Interesting. I just figured it was just a randomly unique way Fedor liked to throw punches. At first I *really* thought he was being sloppy until I saw how quickly he was able to retract those shots and how much power was behind them even when it looked like he had no base at all. 

................................................................................................... 
From: BadBoy4Life 
Date: 04/29/04 06:03 PM 

I trained with a sombo guy a few times, he used to punch they same way and was ****in awesome. 

-------------------------------------------------------------------------------- 
From: Luvmachine 
Date: 04/29/04 06:08 PM 

broken thumbs? 

-------------------------------------------------------------------------------- 
From: minotaurolover 
Date: 04/29/04 07:34 PM 

Yeah I didn't even think of Igor - he punches like that too! 

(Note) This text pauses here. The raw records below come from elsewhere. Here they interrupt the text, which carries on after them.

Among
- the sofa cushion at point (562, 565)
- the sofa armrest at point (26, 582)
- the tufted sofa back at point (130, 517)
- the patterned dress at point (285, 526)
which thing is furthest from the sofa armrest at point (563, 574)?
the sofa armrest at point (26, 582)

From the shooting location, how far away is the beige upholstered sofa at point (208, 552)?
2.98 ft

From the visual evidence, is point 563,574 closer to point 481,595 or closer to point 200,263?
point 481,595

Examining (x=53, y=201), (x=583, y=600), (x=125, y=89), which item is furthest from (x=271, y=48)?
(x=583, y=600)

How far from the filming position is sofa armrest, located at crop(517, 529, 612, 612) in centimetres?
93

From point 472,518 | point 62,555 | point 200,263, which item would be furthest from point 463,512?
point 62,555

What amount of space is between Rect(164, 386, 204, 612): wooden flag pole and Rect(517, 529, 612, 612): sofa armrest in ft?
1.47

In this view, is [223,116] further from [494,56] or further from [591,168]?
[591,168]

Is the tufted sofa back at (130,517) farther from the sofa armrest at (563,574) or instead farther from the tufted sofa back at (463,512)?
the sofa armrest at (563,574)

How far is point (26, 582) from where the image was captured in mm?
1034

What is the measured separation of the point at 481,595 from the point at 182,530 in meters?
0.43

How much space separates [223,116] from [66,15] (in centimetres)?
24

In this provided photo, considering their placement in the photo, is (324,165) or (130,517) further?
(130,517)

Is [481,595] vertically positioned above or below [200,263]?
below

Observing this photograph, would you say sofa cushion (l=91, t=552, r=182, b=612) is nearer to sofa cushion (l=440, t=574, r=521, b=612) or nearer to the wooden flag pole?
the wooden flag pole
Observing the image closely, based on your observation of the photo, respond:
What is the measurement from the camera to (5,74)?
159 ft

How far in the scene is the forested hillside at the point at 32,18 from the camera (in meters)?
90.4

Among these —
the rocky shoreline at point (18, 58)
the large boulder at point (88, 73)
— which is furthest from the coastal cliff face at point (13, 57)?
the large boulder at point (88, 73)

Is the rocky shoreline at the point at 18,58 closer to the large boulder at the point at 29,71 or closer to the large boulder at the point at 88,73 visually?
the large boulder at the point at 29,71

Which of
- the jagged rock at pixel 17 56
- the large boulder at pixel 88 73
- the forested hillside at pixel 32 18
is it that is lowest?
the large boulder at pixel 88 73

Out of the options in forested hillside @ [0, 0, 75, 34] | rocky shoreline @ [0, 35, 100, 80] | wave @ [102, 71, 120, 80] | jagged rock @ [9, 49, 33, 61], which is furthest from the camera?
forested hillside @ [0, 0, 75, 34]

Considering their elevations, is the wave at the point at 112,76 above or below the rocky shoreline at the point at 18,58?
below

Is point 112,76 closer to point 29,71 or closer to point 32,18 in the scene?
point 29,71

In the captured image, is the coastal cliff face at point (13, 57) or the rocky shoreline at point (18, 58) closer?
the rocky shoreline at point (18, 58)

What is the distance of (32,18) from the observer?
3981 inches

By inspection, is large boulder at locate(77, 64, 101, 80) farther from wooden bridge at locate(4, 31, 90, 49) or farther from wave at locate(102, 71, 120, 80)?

................................................................................................... 
From: Elitevibe 
Date: 04/29/04 07:57 PM 

I want to learn this technique, you know , I got a buddy of mine that punches hard as **** and he throws like that, he's German-Swedish. Is this a european/Russian thing? 
Who legitamately knows abot this punching style? 

Someone said it is called casting and is used by the Russian military? 

Can someone confirm? 

EV 

.................................................................................................. 
From: striker18 
Date: 04/29/04 08:40 PM 

What he is doing are called long hooks. Generally most American style boxers throw hooks and uppercuts in a short and tight style. However, people from countries that were once Communist and other parts of the world are taught to throw hooks and uppercuts this way. The same applies to uppercuts, though I haven't seen Fedor throw any uppercuts yet, I bet he throws them long style as well. 
The only reason I know this is because both forum member punchdrunk27 and myself trained with someone off and on for a couple years who won his weight class in both Romania and Hungary and had over 300 fights in the process. Both David Tua's promoter and the same German boxing club that the LHW Darius fights out of begged him to fight pro for them, but I think after as many fights as he had, he was just tired of fighting. 

Anyway, if you haven't ever trained with someone who can throw long hooks and uppercuts, you are in for a big shock the first time you fight or spar a guy who can. 

Long hooks/uppercuts come in from an angle people aren't used to seeing, can be thrown from mid and long range (not just short range like the traditional hook), and in my experience generate more power than short hooks. That is pretty much what happened in the Goodridge/Fedor fight, where Fedor repeatedly landed long left and right hooks. It freaked Goodridge out since I doubt he has ever sparred or fought someone who can throw long european style hooks like that. I know I was shocked as hell the first time I was hit with long hooks and uppercuts because they were hard as hell, but I couldn't see where they coming from. 

Anyway, long hooks are thrown pretty much the same way a jab or straight right would be, but instead of turning your wrist over and throwing it straight, you twist your forearm/wrist and bring out your elbow a little bit, but just as with a short hook, most of the movement is done with your hips and not your arm. 

.................................................................................................. 
From: Opash 
Date: 04/29/04 08:49 PM 

So what are the punches then? 
Secret military ice fighting or rare forms of European boxing? 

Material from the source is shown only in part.